GOAL> Rewrite all of the following items, replacing "concrete step" with "stone step" and leaving everything else unchanged.

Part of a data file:
--- --- ---
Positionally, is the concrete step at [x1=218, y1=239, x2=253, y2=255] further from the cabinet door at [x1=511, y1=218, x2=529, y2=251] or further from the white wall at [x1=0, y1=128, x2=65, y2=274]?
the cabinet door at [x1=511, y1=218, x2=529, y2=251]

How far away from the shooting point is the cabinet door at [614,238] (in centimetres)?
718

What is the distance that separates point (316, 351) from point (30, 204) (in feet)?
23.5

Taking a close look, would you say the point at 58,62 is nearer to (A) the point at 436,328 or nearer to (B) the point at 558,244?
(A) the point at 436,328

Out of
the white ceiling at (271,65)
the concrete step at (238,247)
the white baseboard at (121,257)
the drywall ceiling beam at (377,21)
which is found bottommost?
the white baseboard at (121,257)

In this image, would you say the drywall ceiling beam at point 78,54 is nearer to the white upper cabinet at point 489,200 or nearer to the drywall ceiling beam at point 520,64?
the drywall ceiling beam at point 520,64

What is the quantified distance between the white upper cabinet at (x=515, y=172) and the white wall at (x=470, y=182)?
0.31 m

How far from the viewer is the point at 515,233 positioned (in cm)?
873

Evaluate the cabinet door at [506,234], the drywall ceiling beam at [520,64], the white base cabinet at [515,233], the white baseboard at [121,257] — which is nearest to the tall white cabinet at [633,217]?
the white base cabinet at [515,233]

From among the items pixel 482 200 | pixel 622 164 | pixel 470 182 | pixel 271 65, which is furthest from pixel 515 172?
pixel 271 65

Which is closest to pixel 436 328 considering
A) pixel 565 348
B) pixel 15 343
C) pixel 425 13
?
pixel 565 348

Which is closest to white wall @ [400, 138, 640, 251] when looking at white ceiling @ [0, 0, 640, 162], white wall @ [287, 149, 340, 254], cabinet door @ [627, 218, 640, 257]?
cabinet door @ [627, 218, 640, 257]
--- --- ---
SOLUTION>
Positionally, is the stone step at [x1=218, y1=239, x2=253, y2=255] further from the cabinet door at [x1=511, y1=218, x2=529, y2=251] or further from the white wall at [x1=0, y1=128, x2=65, y2=274]?
the cabinet door at [x1=511, y1=218, x2=529, y2=251]

How far away from the shooting point is the cabinet door at [614,238] (in centimetres)?
718

What is the distance that separates point (316, 351) from point (30, 204) (in feet)?
23.5

Taking a close look, would you say the point at 58,62 is nearer to (A) the point at 436,328 or nearer to (B) the point at 558,244?
(A) the point at 436,328

Out of
the white ceiling at (271,65)
the stone step at (238,247)
the white baseboard at (121,257)
the drywall ceiling beam at (377,21)
which is found bottommost?
the white baseboard at (121,257)

In this image, would you say the drywall ceiling beam at point 78,54 is nearer to the white upper cabinet at point 489,200 or nearer to the drywall ceiling beam at point 520,64?
the drywall ceiling beam at point 520,64

What is the quantified distance between the white upper cabinet at (x=515, y=172) and the white wall at (x=470, y=182)?
0.31 m

How far from the viewer is the point at 515,233 positioned (in cm)?
873

Evaluate the cabinet door at [506,234], the drywall ceiling beam at [520,64], the white base cabinet at [515,233], the white baseboard at [121,257] — which is nearest to the tall white cabinet at [633,217]?
the white base cabinet at [515,233]

From among the items pixel 482 200 | pixel 622 164 | pixel 470 182 | pixel 271 65, which is furthest from pixel 515 172?
pixel 271 65

Which is closest to pixel 436 328 considering
A) pixel 565 348
B) pixel 15 343
C) pixel 425 13
?
pixel 565 348

Which is closest to white wall @ [400, 138, 640, 251] when looking at white ceiling @ [0, 0, 640, 162], white wall @ [287, 149, 340, 254], cabinet door @ [627, 218, 640, 257]?
cabinet door @ [627, 218, 640, 257]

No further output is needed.